On October 12, 1944, the Germans left Athens and Greece he said, “So ended a four-year war that wrote pages of glory in the history of our country. Consul General Koutras ended his talk with much-needed encouragement to Greece, saying, “1940-2017. 77 years have passed since that time. The dangers remain, as the war today is economic, spiritual, moral. The heroes of the 1940s epitomize the ideals that have characterized the Greek for 3,000 years: love of freedom, consistency in the performance of duty, debt to history, love for God and the homeland. With these resources, Greece will once again be victorious in this modern war. It will again win its honor and its place in history. ΖΗΤΏ Ή ΕΛΛΑΣ.”

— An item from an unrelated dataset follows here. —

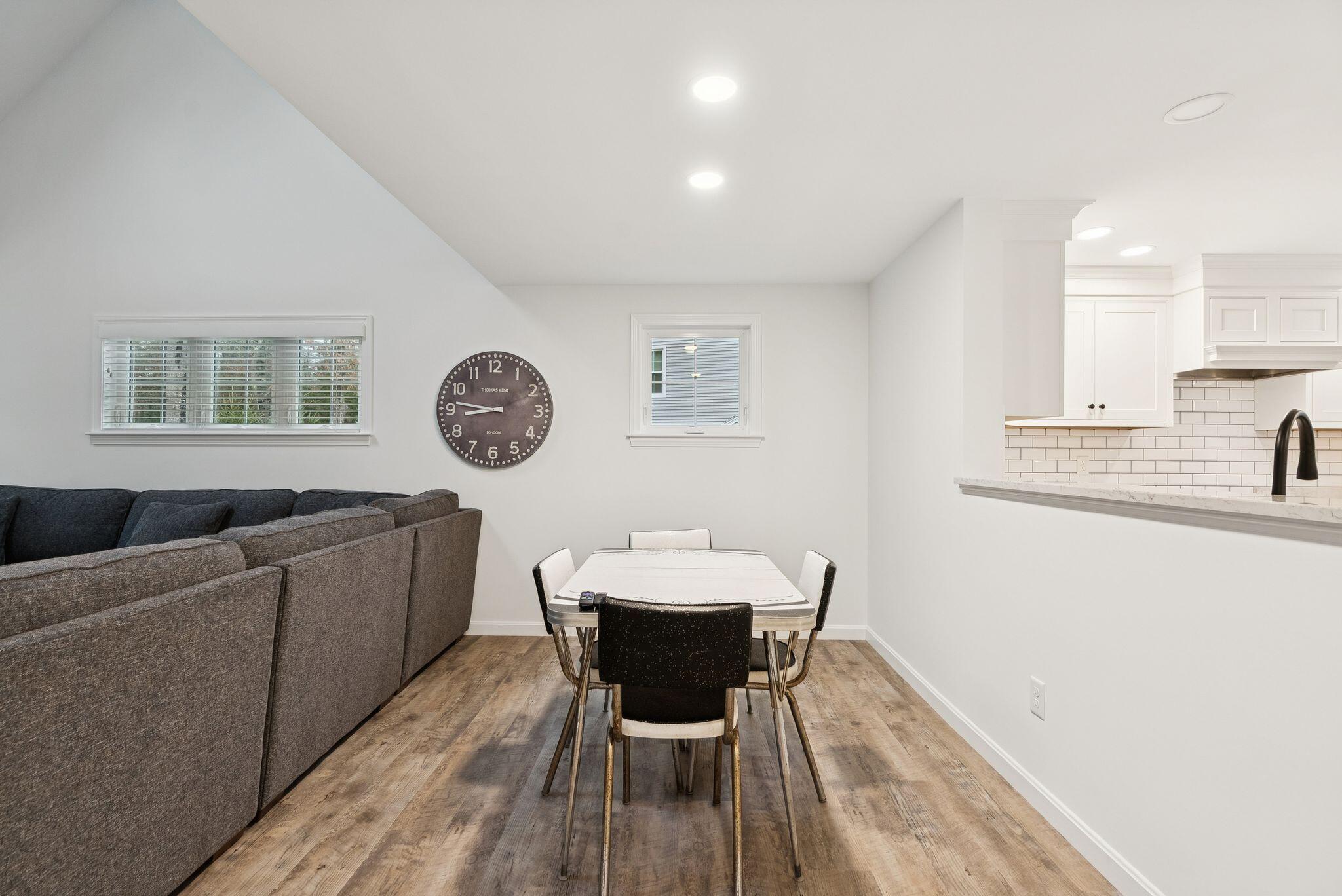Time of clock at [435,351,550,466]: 8:46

The Consul General introduced the newly-arrived Consul of Greece Lana Zochiou. George Michailidis, Director of the Trade Office, Vassilis Liveris, of the Hellenic Ministry of Justice, Transparency and Human Rights, Ambassador Loucas and Penny Tsilas, President of the Atlantic Bank and the Hellenic American Chamber of Commerce, Nancy Papaioannou, Rev. Fr. Robert and Presbytera Nikki Stephanopoulos, Kostas Mastoras, owner of TITAN, Optima Foods, were among those present. This was the last event attended by Lampros Kizis of the Press & Communications Office in New York before his reassignment to Beijing, China. His helpful services and cheerful disposition will be missed.

The exhibitions and presentations about Greek and Greek American history and cultural production (including its presentation of the Annual New York City Greek Film Festival), hosted by the Consulate General of Greece in New York are significant in unifying the Greek American community and boosting the morale of a struggling country in crisis.

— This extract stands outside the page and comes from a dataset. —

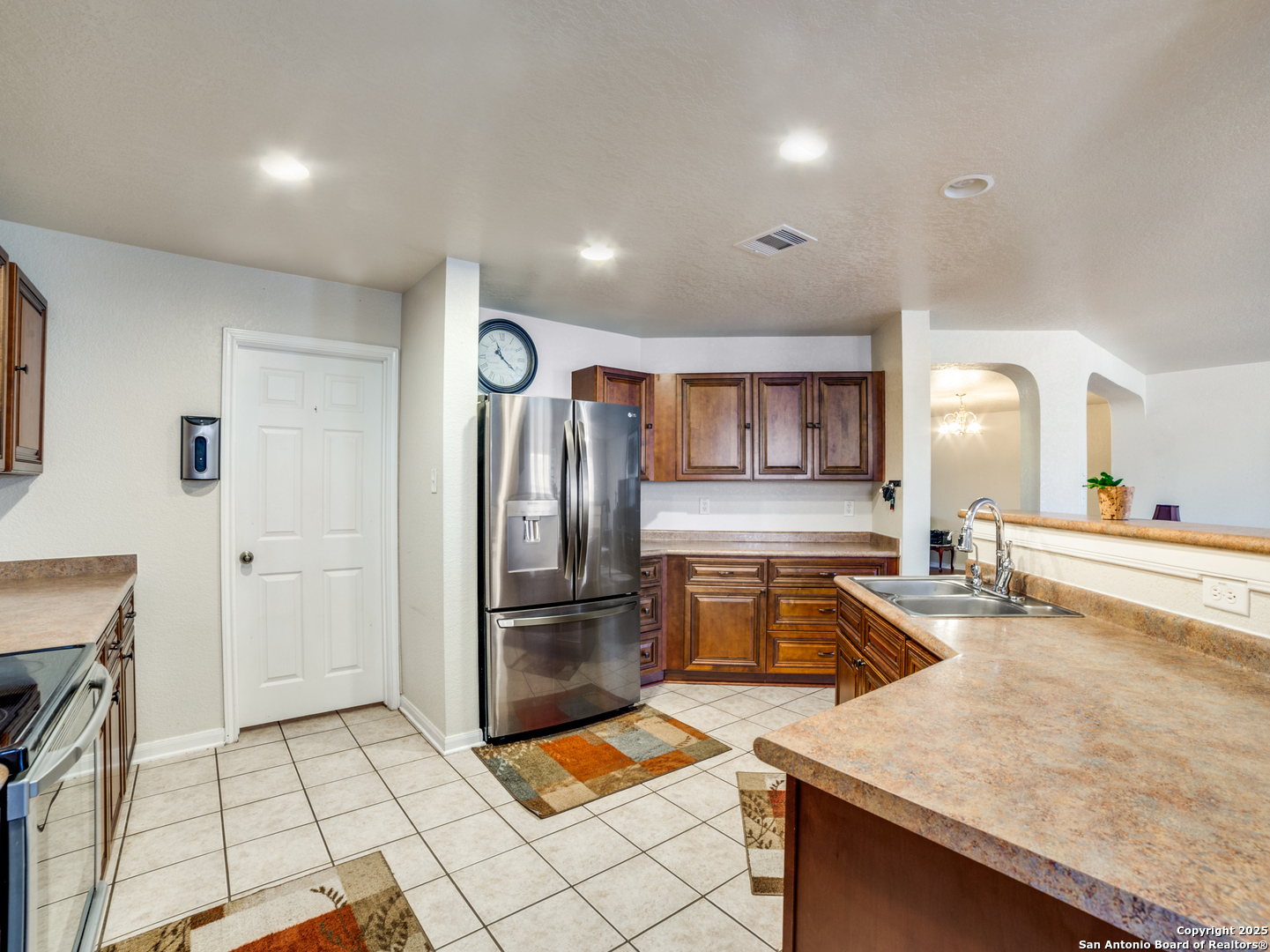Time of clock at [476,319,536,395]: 11:21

“Faces of the War. Greece: 1940-1944: From the Occupation to Liberation” is open to the public at the Greek Consulate General in New York until Friday, November 3. Exhibition hours: Monday–Friday, 9 AM to 2:30 PM.

An exhibition titled, “Daily Bread-Photographs from Rural Greece”, by Beatrice Hamblett, photographs on the theme of the everyday lives of people living simple lives in small villages across Greece, in a modern context, will be the next exhibition at the Consulate General, in November.